Im dritten Themenraum ging es um Fragen der Integration. Michael Griesbeck, BAMF-Amtschef, berichtete darüber wie sich die Situation seit dem letzten Jahr verändert habe. So stiegen die Schutzquoten von einstmals 20 bis 30 Prozent auf 50 Prozent in 2015, im März dieses Jahres sogar auf 60 Prozent. In der Folge würden Integrationskurse nun häufiger von Geflüchteten wahrgenommen, während in früheren Jahren auch ein hoher Anteil an in Deutschland Arbeit suchenden EU-Bürgern unter den Teilnehmern war. Bei den Integrationskursen solle künftig der Spracherwerb von Beginn an mit Praktika kombiniert werden, um die Potenziale der Menschen möglichst früh zu erkennen. John F. Schilling von der Bundesvereinigung Deutscher Arbeitgeberverbände berichtete von den Initiativen deutscher Betriebe für die Integration von Flüchtlingen in den Arbeitsmarkt. Sein Verband wolle die Verbreitung erfolgreicher Konzepte und Projekte fördern und erarbeite daher zurzeit eine Sammlung von Best-Practice-Beispielen, die Unternehmen vor Ort umsetzen könnten. Markus Schlimbach, stellvertretender Vorsitzender des DGB Sachsen, skizzierte die Arbeit seiner Gewerkschaft zum Thema Migration. Im Vordergrund stehe, in den Betrieben Offenheit für ausländische Kollegen zu schaffen und Populismus mit Fakten zu begegnen. Dabei ginge es inzwischen nicht mehr nur um Arbeitnehmer aus den neuen EU-Staaten sondern auch um Flüchtlinge. Zum einen berate der DGB ausländische Arbeitnehmer zu ihren Rechten. Zum anderen kläre er auch in den Betrieben und bei Projekttagen mit Auszubildenden verstärkt über die Situation von Flüchtlingen auf, um falsche Gerüchte auszuräumen. Das Publikum brachte sich in die Diskussion in den Themenräumen intensiv ein und bereicherte die Diskussion um viele eigene Standpunkte und Erfahrungen. Wünschenswert sei beispielsweise eine bessere Verzahnung ehrenamtlicher Aktivitäten mit den staatlichen Programmen sowie einfache Hilfen für die Helfenden.

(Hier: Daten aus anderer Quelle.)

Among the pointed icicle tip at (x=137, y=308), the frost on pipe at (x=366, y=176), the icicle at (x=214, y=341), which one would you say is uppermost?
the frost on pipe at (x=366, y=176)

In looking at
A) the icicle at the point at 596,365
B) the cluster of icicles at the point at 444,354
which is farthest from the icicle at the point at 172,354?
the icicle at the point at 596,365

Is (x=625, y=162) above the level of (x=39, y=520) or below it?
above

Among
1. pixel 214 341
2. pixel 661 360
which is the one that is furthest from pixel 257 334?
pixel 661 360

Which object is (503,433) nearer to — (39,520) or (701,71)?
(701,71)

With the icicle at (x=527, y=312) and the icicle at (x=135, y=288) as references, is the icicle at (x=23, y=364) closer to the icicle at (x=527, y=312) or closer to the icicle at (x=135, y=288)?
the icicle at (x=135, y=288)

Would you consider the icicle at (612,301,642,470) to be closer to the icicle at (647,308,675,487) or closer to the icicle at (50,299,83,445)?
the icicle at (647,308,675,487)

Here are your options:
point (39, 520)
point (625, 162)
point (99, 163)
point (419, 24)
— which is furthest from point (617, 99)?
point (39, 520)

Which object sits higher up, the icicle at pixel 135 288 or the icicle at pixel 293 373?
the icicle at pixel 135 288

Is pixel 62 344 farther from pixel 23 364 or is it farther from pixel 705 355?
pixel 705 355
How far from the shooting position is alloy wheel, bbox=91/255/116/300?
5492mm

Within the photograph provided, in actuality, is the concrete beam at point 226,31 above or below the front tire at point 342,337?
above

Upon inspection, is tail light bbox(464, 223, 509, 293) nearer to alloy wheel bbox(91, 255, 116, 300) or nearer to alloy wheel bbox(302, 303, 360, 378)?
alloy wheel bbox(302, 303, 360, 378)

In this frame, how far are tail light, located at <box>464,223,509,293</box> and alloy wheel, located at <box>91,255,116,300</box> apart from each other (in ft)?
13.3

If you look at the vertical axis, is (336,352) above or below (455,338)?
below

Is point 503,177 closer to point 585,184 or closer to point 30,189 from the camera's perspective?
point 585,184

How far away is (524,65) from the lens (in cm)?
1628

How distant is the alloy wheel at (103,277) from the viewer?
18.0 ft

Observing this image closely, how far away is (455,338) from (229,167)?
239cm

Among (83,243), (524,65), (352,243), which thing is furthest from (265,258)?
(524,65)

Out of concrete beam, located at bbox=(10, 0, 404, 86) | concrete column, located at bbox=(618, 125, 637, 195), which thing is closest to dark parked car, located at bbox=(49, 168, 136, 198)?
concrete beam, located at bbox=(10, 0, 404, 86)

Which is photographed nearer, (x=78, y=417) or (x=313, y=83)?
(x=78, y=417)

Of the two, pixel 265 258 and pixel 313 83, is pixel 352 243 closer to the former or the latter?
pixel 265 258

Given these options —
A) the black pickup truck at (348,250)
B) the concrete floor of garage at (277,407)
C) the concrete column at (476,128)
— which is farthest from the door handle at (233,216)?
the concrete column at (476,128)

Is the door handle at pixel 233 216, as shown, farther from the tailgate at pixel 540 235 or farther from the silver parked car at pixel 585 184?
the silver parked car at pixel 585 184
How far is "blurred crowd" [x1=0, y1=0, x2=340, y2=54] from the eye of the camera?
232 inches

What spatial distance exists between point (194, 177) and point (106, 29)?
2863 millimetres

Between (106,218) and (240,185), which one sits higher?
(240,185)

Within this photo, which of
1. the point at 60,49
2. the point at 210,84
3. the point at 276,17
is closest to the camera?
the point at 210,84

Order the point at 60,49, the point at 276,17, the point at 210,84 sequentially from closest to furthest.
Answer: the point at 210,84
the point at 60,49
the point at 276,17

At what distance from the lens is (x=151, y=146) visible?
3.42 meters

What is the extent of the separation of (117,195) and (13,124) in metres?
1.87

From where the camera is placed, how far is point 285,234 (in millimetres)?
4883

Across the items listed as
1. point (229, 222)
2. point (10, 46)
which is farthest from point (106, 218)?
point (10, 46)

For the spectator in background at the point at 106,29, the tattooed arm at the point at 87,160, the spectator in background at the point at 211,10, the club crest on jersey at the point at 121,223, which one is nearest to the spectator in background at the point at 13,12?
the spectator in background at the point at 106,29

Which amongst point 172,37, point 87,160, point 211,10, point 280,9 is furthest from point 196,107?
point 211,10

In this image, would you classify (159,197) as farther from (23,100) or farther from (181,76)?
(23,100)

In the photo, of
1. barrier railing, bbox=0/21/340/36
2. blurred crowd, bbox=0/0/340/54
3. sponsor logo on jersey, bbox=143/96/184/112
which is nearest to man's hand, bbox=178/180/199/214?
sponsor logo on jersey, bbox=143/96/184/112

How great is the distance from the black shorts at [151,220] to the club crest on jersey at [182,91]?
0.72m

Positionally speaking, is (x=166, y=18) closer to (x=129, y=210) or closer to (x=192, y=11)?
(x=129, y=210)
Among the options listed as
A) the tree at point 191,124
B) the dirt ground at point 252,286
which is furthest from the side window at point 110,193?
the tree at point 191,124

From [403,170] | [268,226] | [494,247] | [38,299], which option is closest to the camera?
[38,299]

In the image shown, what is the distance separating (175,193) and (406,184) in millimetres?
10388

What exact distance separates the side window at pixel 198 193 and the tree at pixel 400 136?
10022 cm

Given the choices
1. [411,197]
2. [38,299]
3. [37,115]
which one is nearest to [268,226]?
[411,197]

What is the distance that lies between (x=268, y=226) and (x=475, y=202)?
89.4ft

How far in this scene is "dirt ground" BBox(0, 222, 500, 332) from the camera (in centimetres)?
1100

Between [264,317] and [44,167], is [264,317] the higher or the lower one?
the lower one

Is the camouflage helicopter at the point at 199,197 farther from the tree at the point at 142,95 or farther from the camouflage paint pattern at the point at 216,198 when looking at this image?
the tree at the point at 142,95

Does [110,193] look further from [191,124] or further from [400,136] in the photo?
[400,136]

Thorsten Frank, Vorsitzender der Europa-Union Augsburg, zog eine positive Bilanz des Abends. Durch seine Beteiligung am Bürgerdialog habe das Publikum sich für das „Miteinander“ entschieden und ein positives Zeichen in Augsburg gesetzt, so Frank. In seinem Schlusswort mahnte Frank, wer die Europäische Union über Bord werfe, zerstöre das Fundament des Friedens seit 1945 und „Wir brauchen … also mehr Europa und weniger nationale Egoismen.“

Der Augsburger Bürgerdialog wurde von der Europa-Union Deutschland in Zusammenarbeit mit der Europa-Union Augsburg, den Jungen Europäischen Föderalisten Augsburg und dem Europabüro der Stadt Augsburg veranstaltet. Er ist Teil einer bundesweiten Reihe der Europa-Union Deutschland. Der nächste Bürgerdialog „Europas Grenzen“ findet am 26. Mai in Hamburg statt. Der Kreisverband Augsburg der Europa-Union engagiert sich ehrenamtlich für Europa und die Fortentwicklung der Europäischen Union im Bereich der Stadt und des Landkreises Augsburg seit 68 Jahren. Die Europa-Union Augsburg ist überparteilich, ihr gehören parteiungebundene Mitglieder, aber auch Mitglieder aus dem demokratischen Parteienspektrum an. Die Europa-Union Augsburg ist ein gemeinnütziger eingetragener Verein und dient der Völkerverständigung.